Embattled California cannabis company MedMen announced on Friday that CEO and co-founder Adam Bierman will step down effective Feb. 1. He will also surrender his supervoting shares, relinquishing control of the company back to shareholders.

“I continue to believe that MedMen is positioned to thrive. It’s time for our next iteration of leadership to capitalize on the opportunity we have created. This has been an incredible journey and I will continue to be inspired by those around the globe working to make our world safer, healthier, and happier through access to legal, regulated cannabis,” Bierman said in a statement.

The move comes amid financial turmoil for the Los Angeles-based cannabis brand. Just last week, a series of emails surfaced that purported to show MedMen had stopped paying its vendors. Bierman later verified the authenticity of the communication.

At the time, he told Green Market Report's Debra Borchardt "We've been very forthright with the public, and with our investment community at large about the fact that at the end of last year we entered into a restructuring in the business, exiting the hyper-growth stage of the business, and getting into sustainability, and with that, there’s a lot of pain."

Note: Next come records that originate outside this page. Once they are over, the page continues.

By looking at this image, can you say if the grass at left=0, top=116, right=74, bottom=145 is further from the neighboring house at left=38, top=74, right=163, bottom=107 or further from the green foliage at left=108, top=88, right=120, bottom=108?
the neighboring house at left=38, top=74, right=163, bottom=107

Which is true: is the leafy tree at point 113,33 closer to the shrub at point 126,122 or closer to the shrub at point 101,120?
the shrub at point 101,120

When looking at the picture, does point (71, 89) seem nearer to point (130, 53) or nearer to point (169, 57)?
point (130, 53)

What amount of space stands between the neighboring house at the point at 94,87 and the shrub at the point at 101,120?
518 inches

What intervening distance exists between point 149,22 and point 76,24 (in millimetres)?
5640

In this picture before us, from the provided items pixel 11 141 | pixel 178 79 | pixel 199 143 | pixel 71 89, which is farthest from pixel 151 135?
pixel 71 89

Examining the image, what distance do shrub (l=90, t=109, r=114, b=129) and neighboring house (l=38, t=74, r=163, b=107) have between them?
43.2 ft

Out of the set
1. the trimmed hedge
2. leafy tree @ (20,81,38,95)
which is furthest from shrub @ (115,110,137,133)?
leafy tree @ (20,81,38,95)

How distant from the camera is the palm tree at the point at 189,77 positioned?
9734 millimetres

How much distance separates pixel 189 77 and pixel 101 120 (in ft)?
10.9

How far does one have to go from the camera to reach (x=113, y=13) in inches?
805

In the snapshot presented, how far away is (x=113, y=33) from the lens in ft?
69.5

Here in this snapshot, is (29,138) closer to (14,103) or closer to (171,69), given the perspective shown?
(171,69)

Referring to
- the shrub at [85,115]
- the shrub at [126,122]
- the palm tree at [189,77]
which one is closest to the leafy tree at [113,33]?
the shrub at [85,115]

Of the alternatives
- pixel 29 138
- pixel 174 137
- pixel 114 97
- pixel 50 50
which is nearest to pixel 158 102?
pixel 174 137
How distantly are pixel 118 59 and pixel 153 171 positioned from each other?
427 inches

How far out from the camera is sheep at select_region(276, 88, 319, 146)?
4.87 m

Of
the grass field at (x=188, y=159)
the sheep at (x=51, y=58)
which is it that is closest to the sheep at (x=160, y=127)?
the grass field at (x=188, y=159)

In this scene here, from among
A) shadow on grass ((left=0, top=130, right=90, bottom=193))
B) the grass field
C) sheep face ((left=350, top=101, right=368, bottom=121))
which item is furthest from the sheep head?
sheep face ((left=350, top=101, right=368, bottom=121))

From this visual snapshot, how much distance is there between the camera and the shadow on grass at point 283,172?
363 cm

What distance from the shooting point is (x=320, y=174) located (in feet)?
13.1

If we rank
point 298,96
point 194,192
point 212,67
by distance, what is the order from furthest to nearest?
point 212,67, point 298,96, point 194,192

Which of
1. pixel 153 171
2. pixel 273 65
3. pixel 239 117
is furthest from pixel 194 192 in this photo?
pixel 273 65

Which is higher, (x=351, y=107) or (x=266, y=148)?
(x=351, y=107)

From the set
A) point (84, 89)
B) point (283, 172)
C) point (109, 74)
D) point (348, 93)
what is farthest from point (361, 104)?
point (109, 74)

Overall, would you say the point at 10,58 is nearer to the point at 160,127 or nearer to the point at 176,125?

That "pain" translates to layoffs of about 40 percent of the company's employees, the termination of its $682 million PharmaCann acquisition, and the selloff of non-core assets. But some investors worry that won't be enough to right the financial mismanagement that contributed to losses of $277 million in 2019, more than double the $113.8 million in losses the company reported in 2018.

This latest news brings to a head turmoil that has swirled around the company since it went public on the Canadian Securities Exchange in 2018. At the time, MedMen raised eyebrows for implementing a complicated share structure that gave Bierman and President Andrew Modlin control over the company ー although, with the recent announcement, their grip over the company has loosened.

"The Board supports both Adam’s decision to step aside for a new CEO to lead the Company, and his and Andrew’s decision to surrender their voting rights to give all shareholders a stronger voice," Executive Chairman Ben Rose said in a statement on Friday.

The executives were also criticized for enormous compensation packages, as well as for irresponsible spending habits. In January 2019, former CFO James Parker filed an incendiary lawsuit accusing the executives of lavish spending habits and creating a hostile work environment. Parker alleged Modlin and Bierman ordered him to use company money to fund private jets, luxury vehicles, and armed security for the two and their families. Parker's successor, Apple Retail veteran Michael Kramer, lasted less than a year before Zeeshan Hyder, an internal candidate, stepped into the role.

MedMen stock surged more than 7 percent after the announcement. The cannabis brand is expected to report earnings Feb. 26.

MedMen's situation may be extreme, but it's hardly rare. As investor sentiment around cannabis stocks has chilled in the face of overvaluation and underperformance in key markets, many companies have found themselves cash strapped and swimming in debt. But stakes are higher for U.S. companies, which unlike their Canadian counterparts, don't have the option of federal bankruptcy protection because of the illicit nature of their industry.